Think of your mom when you were a kid. She'd tell you not to touch the stove, or not to pick up a knife. Then later on she'd tell you to wash the stove off or pick up a knife - was she being hypocritical or contradictory? Someone who didn't know what was going on or why might think so.

Yet because she was your proper authority she could tell you what you should and should not do, and sometimes that can conflict with previous directives. You ought not touch the stove when she says not to - because in her wisdom she knows it is hot and dangerous and you're not ready to handle that. Then when the stove is not dangerous and you're under supervision, its ok to touch the stove.
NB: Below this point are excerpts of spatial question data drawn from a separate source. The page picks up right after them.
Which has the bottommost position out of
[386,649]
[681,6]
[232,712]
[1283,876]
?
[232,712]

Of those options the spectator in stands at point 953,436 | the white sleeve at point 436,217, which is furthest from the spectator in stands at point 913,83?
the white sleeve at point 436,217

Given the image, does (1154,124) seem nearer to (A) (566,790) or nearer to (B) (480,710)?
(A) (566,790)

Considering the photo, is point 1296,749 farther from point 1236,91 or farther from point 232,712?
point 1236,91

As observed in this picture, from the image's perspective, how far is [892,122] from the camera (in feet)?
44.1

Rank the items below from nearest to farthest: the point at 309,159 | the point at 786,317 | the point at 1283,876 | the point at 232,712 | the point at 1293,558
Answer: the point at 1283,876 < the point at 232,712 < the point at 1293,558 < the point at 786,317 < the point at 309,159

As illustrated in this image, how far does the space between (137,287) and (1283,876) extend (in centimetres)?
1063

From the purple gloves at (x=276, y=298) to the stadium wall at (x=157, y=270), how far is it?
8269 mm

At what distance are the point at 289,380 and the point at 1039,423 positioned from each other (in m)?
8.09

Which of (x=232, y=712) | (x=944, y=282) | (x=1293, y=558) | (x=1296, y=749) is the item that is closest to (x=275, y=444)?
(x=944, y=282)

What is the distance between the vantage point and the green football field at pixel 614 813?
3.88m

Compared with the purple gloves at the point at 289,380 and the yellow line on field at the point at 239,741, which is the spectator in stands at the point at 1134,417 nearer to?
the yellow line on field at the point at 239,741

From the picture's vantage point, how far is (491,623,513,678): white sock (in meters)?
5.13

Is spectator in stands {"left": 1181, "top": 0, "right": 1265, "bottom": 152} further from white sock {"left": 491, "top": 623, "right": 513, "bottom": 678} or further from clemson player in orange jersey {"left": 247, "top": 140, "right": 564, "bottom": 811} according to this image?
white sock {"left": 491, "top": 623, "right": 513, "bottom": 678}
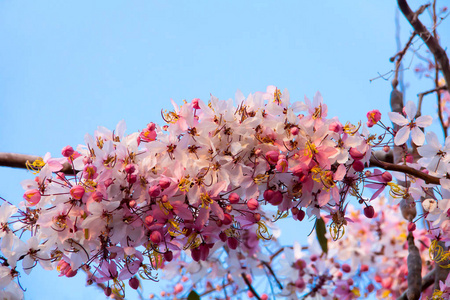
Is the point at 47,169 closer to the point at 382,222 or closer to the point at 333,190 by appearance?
the point at 333,190

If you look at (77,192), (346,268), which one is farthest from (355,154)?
(346,268)

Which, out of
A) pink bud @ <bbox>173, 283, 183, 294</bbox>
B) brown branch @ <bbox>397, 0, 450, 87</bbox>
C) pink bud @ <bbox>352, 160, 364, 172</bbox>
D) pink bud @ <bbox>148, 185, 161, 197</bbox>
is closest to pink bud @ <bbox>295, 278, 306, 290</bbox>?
pink bud @ <bbox>173, 283, 183, 294</bbox>

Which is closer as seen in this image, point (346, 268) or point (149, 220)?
point (149, 220)

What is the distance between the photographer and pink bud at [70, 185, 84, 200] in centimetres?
75

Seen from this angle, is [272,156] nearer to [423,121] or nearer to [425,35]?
[423,121]

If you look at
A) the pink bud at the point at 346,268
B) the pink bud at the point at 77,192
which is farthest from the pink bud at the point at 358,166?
the pink bud at the point at 346,268

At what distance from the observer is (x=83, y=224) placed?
0.75m

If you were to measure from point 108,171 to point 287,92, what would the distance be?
35 cm

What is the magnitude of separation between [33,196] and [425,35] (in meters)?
1.16

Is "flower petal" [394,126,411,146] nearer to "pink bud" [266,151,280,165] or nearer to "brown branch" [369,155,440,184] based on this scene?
"brown branch" [369,155,440,184]

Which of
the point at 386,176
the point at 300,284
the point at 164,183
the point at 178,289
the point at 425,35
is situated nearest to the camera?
the point at 164,183

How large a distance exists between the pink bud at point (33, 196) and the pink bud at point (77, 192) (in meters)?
0.08

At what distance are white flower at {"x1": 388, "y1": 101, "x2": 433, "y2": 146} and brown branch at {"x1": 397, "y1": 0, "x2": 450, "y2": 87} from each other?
0.53 meters

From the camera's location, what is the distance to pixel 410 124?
0.88 meters
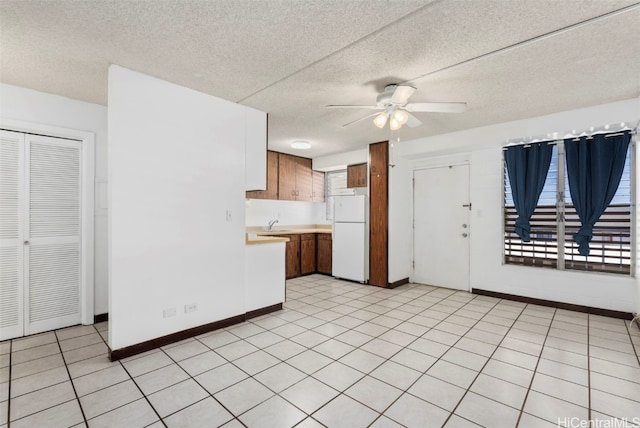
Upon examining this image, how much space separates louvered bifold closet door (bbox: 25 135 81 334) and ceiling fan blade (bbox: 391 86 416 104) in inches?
139

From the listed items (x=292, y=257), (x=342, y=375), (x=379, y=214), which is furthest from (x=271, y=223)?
(x=342, y=375)

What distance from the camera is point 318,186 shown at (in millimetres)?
6969

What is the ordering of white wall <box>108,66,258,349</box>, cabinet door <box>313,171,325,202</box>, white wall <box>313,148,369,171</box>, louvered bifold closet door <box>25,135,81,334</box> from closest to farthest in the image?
1. white wall <box>108,66,258,349</box>
2. louvered bifold closet door <box>25,135,81,334</box>
3. white wall <box>313,148,369,171</box>
4. cabinet door <box>313,171,325,202</box>

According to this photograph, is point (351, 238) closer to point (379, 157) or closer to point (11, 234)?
point (379, 157)

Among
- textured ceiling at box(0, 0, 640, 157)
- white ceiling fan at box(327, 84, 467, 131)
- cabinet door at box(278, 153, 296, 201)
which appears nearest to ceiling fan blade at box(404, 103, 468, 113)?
white ceiling fan at box(327, 84, 467, 131)

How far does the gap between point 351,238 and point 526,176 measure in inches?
113

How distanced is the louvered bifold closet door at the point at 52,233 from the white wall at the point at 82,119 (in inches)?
7.0

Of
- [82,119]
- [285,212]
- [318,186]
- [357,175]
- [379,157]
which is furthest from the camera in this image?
[318,186]

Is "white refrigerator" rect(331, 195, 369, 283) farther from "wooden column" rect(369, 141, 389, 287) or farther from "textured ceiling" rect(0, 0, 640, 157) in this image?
"textured ceiling" rect(0, 0, 640, 157)

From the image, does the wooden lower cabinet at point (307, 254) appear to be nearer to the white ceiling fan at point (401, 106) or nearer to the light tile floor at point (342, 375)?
the light tile floor at point (342, 375)

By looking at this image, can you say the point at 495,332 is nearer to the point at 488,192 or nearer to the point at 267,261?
the point at 488,192

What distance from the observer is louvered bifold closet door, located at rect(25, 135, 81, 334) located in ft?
10.5

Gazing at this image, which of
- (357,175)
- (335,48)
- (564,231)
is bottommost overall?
(564,231)

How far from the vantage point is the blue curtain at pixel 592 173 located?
3.60m
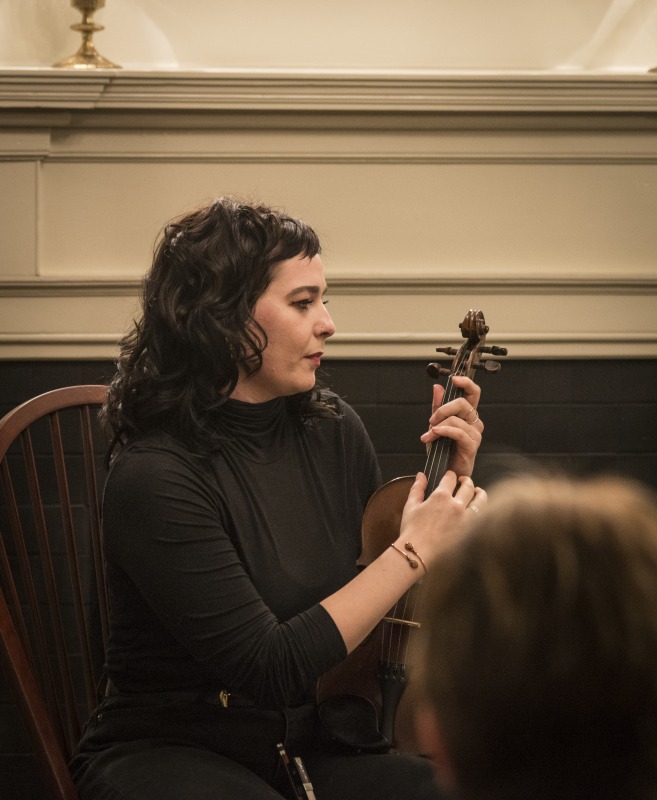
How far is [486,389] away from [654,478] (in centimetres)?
39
That's why God says "thou shalt not kill" (murder in the original language) then command the Israelites to kill the Caananites: he's the authority, He has that proper position and power, He knows what He's doing and why.

Consider the surgeon. It's wrong to cut into people, especially hack parts out of them. If someone had no idea what a surgeon was or what an operation was, he might be horrified that the surgeon knocked out some poor sap with gas, then hacked him apart and took pieces out.

And this blog isn't really about any specific thing; in fact I tend to focus more on philosophy and culture than any other single topic.

Eric said...

Interesting... having just taken the family to see Avatar last night (which I thought was a much better movie, special effects aside, than it is widely being given credit for), I think Cameron attempted to address this in the movie, although in somewhat non-absolutist terms. Have you seen the movie yet?

lance said...

Thanks CT, those are better thought out answers then I have heard most people give. You should devote a bigger piece to digging deeper into that.